Raw records
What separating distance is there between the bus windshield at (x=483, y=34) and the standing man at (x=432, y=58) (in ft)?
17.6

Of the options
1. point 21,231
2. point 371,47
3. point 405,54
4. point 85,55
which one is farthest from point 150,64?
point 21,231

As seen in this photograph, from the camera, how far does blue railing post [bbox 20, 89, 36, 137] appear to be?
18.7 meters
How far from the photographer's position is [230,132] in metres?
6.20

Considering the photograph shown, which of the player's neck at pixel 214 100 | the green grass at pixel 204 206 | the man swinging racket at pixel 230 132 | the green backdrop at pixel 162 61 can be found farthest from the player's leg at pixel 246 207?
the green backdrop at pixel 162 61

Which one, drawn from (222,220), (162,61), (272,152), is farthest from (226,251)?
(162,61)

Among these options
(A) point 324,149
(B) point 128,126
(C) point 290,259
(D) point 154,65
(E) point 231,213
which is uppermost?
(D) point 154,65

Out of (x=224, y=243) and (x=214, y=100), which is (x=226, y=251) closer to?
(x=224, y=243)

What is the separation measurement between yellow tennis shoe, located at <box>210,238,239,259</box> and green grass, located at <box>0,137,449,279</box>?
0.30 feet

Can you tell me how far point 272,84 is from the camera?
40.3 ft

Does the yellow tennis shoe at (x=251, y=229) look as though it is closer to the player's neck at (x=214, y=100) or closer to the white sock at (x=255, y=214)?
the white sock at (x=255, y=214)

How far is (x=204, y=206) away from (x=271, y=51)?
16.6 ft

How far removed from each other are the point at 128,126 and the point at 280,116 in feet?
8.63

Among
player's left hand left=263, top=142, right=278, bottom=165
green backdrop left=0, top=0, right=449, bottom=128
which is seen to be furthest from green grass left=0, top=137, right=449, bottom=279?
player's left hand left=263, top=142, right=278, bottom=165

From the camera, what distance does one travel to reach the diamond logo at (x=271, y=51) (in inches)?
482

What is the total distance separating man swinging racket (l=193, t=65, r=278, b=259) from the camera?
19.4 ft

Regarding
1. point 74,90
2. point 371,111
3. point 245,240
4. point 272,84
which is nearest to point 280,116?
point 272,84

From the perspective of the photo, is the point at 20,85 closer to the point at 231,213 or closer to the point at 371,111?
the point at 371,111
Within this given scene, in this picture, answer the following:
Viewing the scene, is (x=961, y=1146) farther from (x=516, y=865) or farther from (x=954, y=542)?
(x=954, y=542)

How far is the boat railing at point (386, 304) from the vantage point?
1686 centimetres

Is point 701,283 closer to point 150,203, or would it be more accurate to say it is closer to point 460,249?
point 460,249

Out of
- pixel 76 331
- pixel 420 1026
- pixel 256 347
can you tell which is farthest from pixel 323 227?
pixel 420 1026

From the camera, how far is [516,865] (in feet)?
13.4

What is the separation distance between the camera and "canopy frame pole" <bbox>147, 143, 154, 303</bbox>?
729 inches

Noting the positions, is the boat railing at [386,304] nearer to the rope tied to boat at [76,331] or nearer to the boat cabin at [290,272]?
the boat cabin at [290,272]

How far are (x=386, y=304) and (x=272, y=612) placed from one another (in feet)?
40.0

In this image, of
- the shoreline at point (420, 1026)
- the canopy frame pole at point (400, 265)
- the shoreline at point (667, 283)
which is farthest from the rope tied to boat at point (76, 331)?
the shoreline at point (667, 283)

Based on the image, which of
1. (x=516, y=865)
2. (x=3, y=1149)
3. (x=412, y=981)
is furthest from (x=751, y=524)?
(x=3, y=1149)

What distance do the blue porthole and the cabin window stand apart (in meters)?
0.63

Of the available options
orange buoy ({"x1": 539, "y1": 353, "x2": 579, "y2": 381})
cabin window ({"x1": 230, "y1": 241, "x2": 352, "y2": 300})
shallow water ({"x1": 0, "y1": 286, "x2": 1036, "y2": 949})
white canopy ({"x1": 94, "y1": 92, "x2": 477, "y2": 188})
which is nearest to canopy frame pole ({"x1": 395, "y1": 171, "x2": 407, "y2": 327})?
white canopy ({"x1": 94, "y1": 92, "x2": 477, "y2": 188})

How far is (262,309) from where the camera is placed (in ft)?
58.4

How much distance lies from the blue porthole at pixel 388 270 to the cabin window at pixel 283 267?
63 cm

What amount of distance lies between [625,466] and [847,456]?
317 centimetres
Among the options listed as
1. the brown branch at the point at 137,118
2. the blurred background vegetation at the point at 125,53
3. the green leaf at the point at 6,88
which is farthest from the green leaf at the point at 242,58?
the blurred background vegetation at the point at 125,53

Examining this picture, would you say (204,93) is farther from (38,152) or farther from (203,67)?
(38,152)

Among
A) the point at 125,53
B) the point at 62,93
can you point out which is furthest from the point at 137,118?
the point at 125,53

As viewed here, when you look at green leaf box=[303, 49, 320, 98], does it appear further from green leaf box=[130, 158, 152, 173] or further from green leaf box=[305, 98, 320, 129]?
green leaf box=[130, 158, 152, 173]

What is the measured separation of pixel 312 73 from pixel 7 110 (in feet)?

| AIM |
Every line of the material must be returned exactly as it appears.

| THE SOLUTION |
What separating distance is there between the bus windshield at (x=483, y=34) and the standing man at (x=432, y=58) (in ft)?
17.6

Of the options
1. point 21,231
2. point 371,47
3. point 405,54
4. point 85,55
which one is farthest from point 150,64?
point 21,231

As seen in this photograph, from the camera, how far does blue railing post [bbox 20, 89, 36, 137] appear to be?
18.7 meters
How far from the photographer's position is [230,132] in metres?
6.20

Considering the photograph shown, which of the player's neck at pixel 214 100 | the green grass at pixel 204 206 | the man swinging racket at pixel 230 132 | the green backdrop at pixel 162 61 can be found farthest from the player's leg at pixel 246 207?
the green backdrop at pixel 162 61

Which one, drawn from (222,220), (162,61), (272,152), is farthest from (226,251)?
(162,61)

Among these options
(A) point 324,149
(B) point 128,126
(C) point 290,259
(D) point 154,65
(E) point 231,213
which is uppermost?
(D) point 154,65

Out of (x=224, y=243) and (x=214, y=100), which is (x=226, y=251) closer to?
(x=224, y=243)

What is the separation measurement between yellow tennis shoe, located at <box>210,238,239,259</box> and green grass, located at <box>0,137,449,279</box>?
0.30 feet

Can you tell me how far point 272,84 is from the camera?
40.3 ft

Does the yellow tennis shoe at (x=251, y=229) look as though it is closer to the player's neck at (x=214, y=100) or closer to the white sock at (x=255, y=214)?
the white sock at (x=255, y=214)

How far is (x=204, y=206) away from (x=271, y=51)?
16.6 ft

How far removed from each other are the point at 128,126 and the point at 280,116 in feet?
8.63

Among
player's left hand left=263, top=142, right=278, bottom=165
green backdrop left=0, top=0, right=449, bottom=128
which is seen to be furthest from green grass left=0, top=137, right=449, bottom=279?
player's left hand left=263, top=142, right=278, bottom=165

From the camera, what distance does one travel to reach the diamond logo at (x=271, y=51) (in inches)?
482

What is the total distance separating man swinging racket (l=193, t=65, r=278, b=259) from the camera?
19.4 ft

Regarding
1. point 74,90
2. point 371,111
3. point 245,240
4. point 272,84
which is nearest to point 280,116?
point 272,84

From the perspective of the photo, is the point at 20,85 closer to the point at 231,213 or closer to the point at 371,111?
the point at 371,111
Within this given scene, in this picture, answer the following:
Viewing the scene, is (x=961, y=1146) farther from (x=516, y=865) or farther from (x=954, y=542)?
(x=954, y=542)

How far is the boat railing at point (386, 304) from the vantage point?
1686 centimetres

Is point 701,283 closer to point 150,203, or would it be more accurate to say it is closer to point 460,249?
point 460,249

Out of
- pixel 76 331
- pixel 420 1026
- pixel 256 347
can you tell which is farthest from pixel 323 227?
pixel 420 1026

From the camera, how far is [516,865] (in feet)?
13.4

What is the separation distance between the camera and "canopy frame pole" <bbox>147, 143, 154, 303</bbox>?
729 inches

Noting the positions, is the boat railing at [386,304] nearer to the rope tied to boat at [76,331] or nearer to the boat cabin at [290,272]?
the boat cabin at [290,272]

How far are (x=386, y=304) and (x=272, y=612) placed from one another (in feet)?
40.0

In this image, of
- the shoreline at point (420, 1026)
- the canopy frame pole at point (400, 265)
- the shoreline at point (667, 283)
which is farthest from the rope tied to boat at point (76, 331)?
the shoreline at point (667, 283)

Based on the image, which of
1. (x=516, y=865)
2. (x=3, y=1149)
3. (x=412, y=981)
is furthest from (x=751, y=524)?
(x=3, y=1149)

What distance do the blue porthole and the cabin window stand apart (in meters)?
0.63

Of the available options
orange buoy ({"x1": 539, "y1": 353, "x2": 579, "y2": 381})
cabin window ({"x1": 230, "y1": 241, "x2": 352, "y2": 300})
shallow water ({"x1": 0, "y1": 286, "x2": 1036, "y2": 949})
white canopy ({"x1": 94, "y1": 92, "x2": 477, "y2": 188})
which is nearest to canopy frame pole ({"x1": 395, "y1": 171, "x2": 407, "y2": 327})?
white canopy ({"x1": 94, "y1": 92, "x2": 477, "y2": 188})

How far is (262,309) from where the camera is placed (in ft)?
58.4

How much distance lies from the blue porthole at pixel 388 270 to the cabin window at pixel 283 267?
63 cm

What amount of distance lies between [625,466] and [847,456]?
317 centimetres
Among the options listed as
1. the brown branch at the point at 137,118
2. the blurred background vegetation at the point at 125,53
3. the green leaf at the point at 6,88
which is farthest from the green leaf at the point at 242,58?
the blurred background vegetation at the point at 125,53

Examining this picture, would you say (204,93) is farther from (38,152) or farther from (203,67)?
(38,152)

Among
A) the point at 125,53
B) the point at 62,93
can you point out which is furthest from the point at 137,118?
the point at 125,53

As viewed here, when you look at green leaf box=[303, 49, 320, 98], does it appear further from green leaf box=[130, 158, 152, 173] or further from green leaf box=[305, 98, 320, 129]?
green leaf box=[130, 158, 152, 173]

What is the measured separation of pixel 312 73 from pixel 7 110 (in feet)?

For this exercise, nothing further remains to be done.